Complete the following:
[a] Rewrite the paragraph beginning "But as the number of private MRIs ramped up" from the piece on Saskatchewan's private MRIs as a short list, keeping its main facts.
[b] Continue the piece on Saskatchewan's private MRIs after its final question.

Eight years ago, Saskatchewan opened the door to patient-paid private MRIs. The biggest thing that happened was that not much happened.
Waiting times in the public system did not rise, contrary to the doomsday predictions of the most ardent opponents of any crack in the prohibition against allowing patients to pay for publicly insured services.
The numbers are clear enough. In fiscal 2015-16, the median wait time – with half of patients waiting less and half waiting more – peaked at 62 days in February, according to the province’s data. Private MRIs were just starting, with only 115 performed that year, less than 1 per cent of the provincial total.
But as the number of private MRIs ramped up, wait times in the public system did not rise. In fact, they edged downward after some initial fluctuations. By May, 2018, the median wait time was just 26 days, less than half of the February, 2016 level. By January, 2020, the median wait time had increased to 38 days, but was still lower than the 2016 peak. As of March, 2024, the median wait time had barely budged, edging up to 40 days, from 38 days in February.
Meanwhile, the number of patient-paid MRIs rose to 2,699 in fiscal 2024, or 6.5 per cent of the overall total. But the volume of publicly funded MRIs hit their highest level on record this January – a tidy refutation of the gloomy predictions of private health care critics.
So, how did Saskatchewan manage to ramp up private MRIs without cannibalizing the public system?

Provided data:
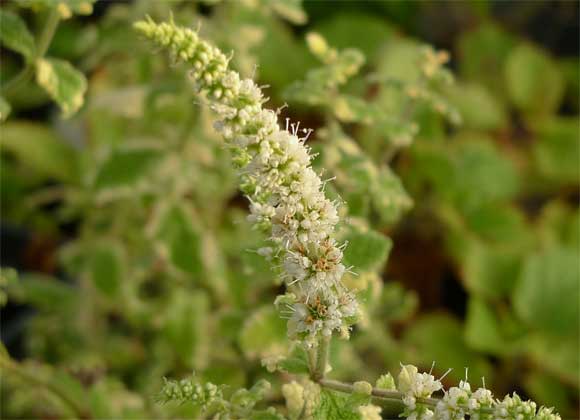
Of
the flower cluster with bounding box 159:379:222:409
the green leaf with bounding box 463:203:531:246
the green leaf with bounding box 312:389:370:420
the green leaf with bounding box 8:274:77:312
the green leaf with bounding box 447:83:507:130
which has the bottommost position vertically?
the flower cluster with bounding box 159:379:222:409

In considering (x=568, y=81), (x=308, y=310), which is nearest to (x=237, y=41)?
(x=308, y=310)

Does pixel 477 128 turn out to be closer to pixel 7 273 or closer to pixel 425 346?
pixel 425 346

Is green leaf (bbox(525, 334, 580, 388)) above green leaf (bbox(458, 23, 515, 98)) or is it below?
below

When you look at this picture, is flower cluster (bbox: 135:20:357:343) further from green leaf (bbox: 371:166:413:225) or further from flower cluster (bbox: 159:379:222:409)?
green leaf (bbox: 371:166:413:225)

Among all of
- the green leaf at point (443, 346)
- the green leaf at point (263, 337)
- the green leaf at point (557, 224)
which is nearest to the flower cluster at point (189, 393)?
the green leaf at point (263, 337)

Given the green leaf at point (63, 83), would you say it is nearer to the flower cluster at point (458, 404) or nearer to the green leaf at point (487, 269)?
the flower cluster at point (458, 404)

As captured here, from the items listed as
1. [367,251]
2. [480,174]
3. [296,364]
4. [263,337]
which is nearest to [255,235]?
[263,337]

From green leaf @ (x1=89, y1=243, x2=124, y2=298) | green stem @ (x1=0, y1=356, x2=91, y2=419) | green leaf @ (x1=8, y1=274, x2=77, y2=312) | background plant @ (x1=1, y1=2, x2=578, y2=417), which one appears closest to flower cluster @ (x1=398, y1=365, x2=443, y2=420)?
background plant @ (x1=1, y1=2, x2=578, y2=417)

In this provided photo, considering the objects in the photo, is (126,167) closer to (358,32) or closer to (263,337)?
(263,337)
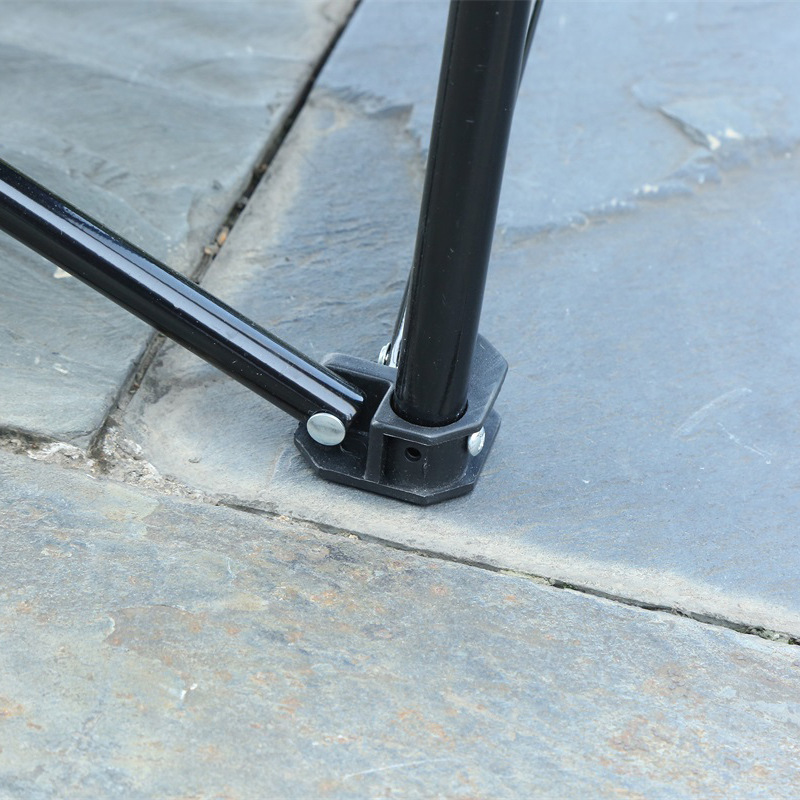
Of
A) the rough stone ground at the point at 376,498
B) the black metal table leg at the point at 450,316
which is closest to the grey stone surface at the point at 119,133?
the rough stone ground at the point at 376,498

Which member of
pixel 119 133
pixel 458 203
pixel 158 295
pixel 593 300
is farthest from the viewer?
pixel 119 133

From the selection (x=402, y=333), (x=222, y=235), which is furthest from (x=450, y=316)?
(x=222, y=235)

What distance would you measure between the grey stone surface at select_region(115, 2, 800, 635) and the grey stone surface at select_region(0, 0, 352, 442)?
61 millimetres

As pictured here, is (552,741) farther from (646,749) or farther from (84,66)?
(84,66)

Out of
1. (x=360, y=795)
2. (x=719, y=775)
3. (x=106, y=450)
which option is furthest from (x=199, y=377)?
(x=719, y=775)

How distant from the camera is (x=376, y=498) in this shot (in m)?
0.97

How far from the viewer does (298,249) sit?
1305mm

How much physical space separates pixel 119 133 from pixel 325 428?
0.74 metres

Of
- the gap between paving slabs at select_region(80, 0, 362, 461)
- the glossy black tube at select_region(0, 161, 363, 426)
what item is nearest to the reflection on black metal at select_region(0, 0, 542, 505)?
the glossy black tube at select_region(0, 161, 363, 426)

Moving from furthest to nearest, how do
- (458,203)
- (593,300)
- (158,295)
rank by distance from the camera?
1. (593,300)
2. (158,295)
3. (458,203)

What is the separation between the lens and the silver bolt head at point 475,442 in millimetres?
942

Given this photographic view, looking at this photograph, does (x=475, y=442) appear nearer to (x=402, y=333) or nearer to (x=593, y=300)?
(x=402, y=333)

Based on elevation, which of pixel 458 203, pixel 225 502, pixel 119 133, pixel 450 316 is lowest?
pixel 225 502

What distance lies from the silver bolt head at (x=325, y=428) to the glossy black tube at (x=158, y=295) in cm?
1
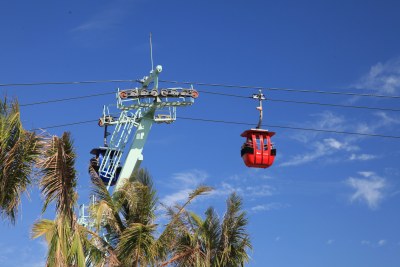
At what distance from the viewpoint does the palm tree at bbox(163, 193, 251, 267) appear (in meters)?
24.8

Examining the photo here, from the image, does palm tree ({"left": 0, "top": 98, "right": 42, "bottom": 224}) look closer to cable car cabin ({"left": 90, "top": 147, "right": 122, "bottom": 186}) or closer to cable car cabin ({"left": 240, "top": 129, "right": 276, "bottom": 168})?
cable car cabin ({"left": 240, "top": 129, "right": 276, "bottom": 168})

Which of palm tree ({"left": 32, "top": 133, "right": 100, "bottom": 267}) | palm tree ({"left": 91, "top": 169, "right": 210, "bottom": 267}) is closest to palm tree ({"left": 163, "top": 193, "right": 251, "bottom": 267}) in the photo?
palm tree ({"left": 91, "top": 169, "right": 210, "bottom": 267})

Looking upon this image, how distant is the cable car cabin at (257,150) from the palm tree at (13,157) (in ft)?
33.9

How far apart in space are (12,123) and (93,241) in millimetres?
9122

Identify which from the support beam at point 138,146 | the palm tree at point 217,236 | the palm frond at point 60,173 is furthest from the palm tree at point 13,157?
the support beam at point 138,146

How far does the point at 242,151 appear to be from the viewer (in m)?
22.9

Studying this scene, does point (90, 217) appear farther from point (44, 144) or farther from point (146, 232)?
point (44, 144)

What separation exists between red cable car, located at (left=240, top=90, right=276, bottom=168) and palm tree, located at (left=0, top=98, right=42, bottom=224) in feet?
33.9

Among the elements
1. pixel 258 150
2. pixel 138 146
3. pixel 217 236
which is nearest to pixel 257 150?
pixel 258 150

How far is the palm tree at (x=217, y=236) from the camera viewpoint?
24.8 metres

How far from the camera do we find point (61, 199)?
14047 millimetres

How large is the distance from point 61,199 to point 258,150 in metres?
9.96

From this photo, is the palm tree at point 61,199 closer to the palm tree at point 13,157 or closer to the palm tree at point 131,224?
the palm tree at point 13,157

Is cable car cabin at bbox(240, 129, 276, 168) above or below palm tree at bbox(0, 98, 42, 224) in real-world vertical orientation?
above
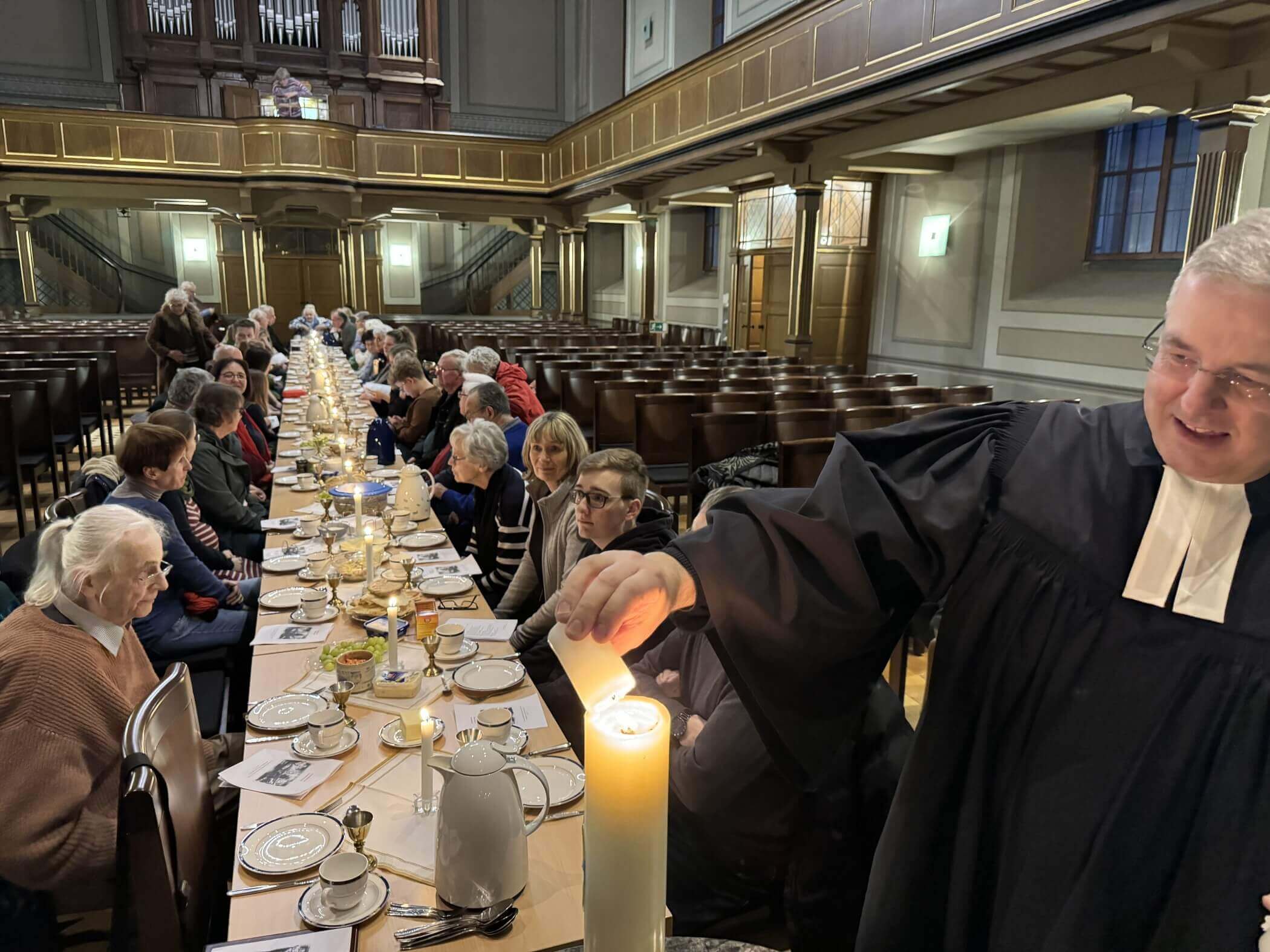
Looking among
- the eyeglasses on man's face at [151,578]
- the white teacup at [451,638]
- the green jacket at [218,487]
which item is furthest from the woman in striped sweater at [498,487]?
the eyeglasses on man's face at [151,578]

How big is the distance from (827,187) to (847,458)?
1147 centimetres

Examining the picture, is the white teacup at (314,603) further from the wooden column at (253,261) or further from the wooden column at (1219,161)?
the wooden column at (253,261)

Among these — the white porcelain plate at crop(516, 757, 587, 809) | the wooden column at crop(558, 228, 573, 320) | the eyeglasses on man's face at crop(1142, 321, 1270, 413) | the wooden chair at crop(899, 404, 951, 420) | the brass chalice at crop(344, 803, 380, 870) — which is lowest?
the white porcelain plate at crop(516, 757, 587, 809)

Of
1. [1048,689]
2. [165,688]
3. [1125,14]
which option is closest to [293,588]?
[165,688]

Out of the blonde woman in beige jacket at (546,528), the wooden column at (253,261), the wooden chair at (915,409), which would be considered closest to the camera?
the blonde woman in beige jacket at (546,528)

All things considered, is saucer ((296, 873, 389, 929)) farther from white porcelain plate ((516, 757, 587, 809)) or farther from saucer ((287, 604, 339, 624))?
saucer ((287, 604, 339, 624))

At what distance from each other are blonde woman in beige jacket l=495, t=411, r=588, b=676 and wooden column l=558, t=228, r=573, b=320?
1511 centimetres

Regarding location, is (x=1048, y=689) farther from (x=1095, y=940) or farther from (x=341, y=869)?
(x=341, y=869)

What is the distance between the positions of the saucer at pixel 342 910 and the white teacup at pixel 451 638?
3.26 ft

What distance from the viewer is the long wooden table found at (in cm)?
141

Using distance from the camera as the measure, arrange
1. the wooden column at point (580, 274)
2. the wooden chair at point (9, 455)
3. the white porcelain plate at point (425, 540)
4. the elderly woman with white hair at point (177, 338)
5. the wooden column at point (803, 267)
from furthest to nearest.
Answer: the wooden column at point (580, 274) → the wooden column at point (803, 267) → the elderly woman with white hair at point (177, 338) → the wooden chair at point (9, 455) → the white porcelain plate at point (425, 540)

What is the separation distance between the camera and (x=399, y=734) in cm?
203

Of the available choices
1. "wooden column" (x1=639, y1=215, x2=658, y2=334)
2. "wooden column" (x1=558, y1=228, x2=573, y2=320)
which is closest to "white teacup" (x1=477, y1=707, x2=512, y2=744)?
"wooden column" (x1=639, y1=215, x2=658, y2=334)

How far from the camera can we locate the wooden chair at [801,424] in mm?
5613
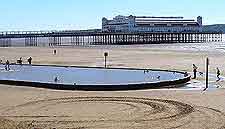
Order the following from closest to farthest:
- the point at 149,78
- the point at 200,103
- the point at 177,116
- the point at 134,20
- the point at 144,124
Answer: the point at 144,124 → the point at 177,116 → the point at 200,103 → the point at 149,78 → the point at 134,20

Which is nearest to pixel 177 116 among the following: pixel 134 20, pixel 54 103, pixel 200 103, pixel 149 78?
pixel 200 103

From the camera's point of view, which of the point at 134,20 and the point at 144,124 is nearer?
the point at 144,124

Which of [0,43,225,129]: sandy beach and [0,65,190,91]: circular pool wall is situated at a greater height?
[0,65,190,91]: circular pool wall

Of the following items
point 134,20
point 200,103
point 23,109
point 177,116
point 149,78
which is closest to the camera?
point 177,116

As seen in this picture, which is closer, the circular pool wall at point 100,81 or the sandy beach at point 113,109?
the sandy beach at point 113,109

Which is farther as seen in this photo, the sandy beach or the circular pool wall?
the circular pool wall

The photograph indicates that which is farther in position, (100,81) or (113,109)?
(100,81)

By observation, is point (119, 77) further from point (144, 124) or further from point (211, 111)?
point (144, 124)

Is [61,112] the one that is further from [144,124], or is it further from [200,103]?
[200,103]

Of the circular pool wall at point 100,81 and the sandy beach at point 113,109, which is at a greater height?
the circular pool wall at point 100,81

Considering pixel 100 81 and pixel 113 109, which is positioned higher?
pixel 100 81

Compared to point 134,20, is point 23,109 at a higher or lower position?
lower

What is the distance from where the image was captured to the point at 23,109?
16.9m

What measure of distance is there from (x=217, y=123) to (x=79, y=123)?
457 cm
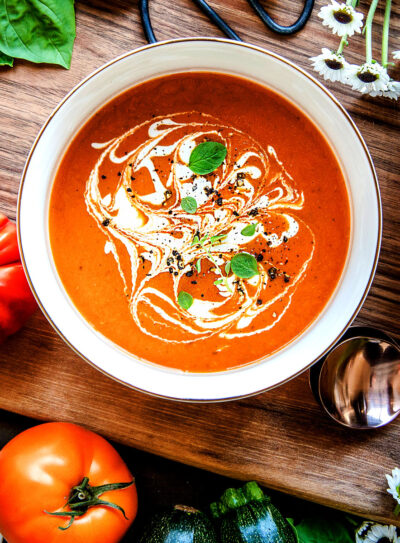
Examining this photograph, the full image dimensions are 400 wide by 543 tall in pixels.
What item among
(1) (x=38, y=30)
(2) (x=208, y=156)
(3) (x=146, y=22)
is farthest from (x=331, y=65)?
(1) (x=38, y=30)

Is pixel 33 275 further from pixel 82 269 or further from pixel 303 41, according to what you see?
pixel 303 41

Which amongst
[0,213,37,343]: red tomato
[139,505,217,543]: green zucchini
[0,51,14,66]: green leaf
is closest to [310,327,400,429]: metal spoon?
[139,505,217,543]: green zucchini

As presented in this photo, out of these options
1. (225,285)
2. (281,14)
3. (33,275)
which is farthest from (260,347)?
(281,14)

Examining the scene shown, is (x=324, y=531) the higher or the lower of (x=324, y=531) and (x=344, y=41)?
the lower

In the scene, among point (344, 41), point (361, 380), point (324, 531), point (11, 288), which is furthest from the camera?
point (324, 531)

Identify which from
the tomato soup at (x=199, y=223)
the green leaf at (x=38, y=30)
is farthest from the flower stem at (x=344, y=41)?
the green leaf at (x=38, y=30)

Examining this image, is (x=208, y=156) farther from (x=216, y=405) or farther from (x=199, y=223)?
(x=216, y=405)

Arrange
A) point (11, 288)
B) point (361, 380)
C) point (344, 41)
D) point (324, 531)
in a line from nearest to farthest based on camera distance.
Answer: point (344, 41)
point (11, 288)
point (361, 380)
point (324, 531)
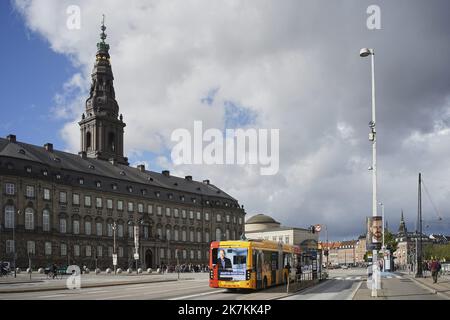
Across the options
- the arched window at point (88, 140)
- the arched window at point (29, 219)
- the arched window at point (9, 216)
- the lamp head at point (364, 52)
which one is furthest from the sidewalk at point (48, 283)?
the arched window at point (88, 140)

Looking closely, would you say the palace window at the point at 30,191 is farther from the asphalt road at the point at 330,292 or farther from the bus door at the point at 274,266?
the bus door at the point at 274,266

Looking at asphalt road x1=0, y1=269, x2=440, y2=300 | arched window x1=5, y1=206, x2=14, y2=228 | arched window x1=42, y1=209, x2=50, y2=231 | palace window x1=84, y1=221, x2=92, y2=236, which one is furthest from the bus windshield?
palace window x1=84, y1=221, x2=92, y2=236

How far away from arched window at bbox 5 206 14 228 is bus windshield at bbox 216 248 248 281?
57616 millimetres

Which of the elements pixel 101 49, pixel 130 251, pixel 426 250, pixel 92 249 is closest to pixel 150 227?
pixel 130 251

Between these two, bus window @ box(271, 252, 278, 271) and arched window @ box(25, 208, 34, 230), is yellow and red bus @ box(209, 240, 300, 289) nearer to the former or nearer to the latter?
bus window @ box(271, 252, 278, 271)

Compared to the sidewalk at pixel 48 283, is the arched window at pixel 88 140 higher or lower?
higher

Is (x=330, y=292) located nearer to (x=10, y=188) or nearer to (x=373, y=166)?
(x=373, y=166)

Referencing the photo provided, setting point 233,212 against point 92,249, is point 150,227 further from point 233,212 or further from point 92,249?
point 233,212

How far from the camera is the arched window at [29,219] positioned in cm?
8100

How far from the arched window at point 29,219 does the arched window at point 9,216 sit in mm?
2514

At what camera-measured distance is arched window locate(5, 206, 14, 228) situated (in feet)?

Results for each task:
[a]
- As private MRIs increased, median wait times in the public system did not rise and edged downward after some initial fluctuations.
- May 2018: 26 days, less than half the February 2016 level.
- January 2020: 38 days, still below the 2016 peak.
- March 2024: 40 days, up slightly from 38 days in February.

[b]
There are other factors, including separate decisions on funding for the public system, but a big part of the answer is smart design. The province requires that any private facility performing a patient-paid MRI must also provide a second MRI to the public system – free of charge. (That requirement shows up in the cost to private patients: one private company charges a starting fee of $990 in Saskatchewan but just $730 in Alberta.) In addition, patients must have a referral from a physician before they are able to go private.
Those rules have resulted in what should be celebrated as a success story. Wait times have been stable, even trending downward. (Indeed, if patients who paid for private MRIs were to be included, overall wait times would have undoubtedly decreased decisively.) And the public system has expanded the volume of MRIs performed, assisted by the private sector.
A separate set of data from the Canadian Institute for Health Information indicates that the trend for Saskatchewan’s MRI wait times compares favourably to other provinces (with the caveat that many factors are at play). Median MRI wait times in British Columbia, Manitoba, Ontario and Nova Scotia rose between 2019 and 2023, while those in Saskatchewan declined.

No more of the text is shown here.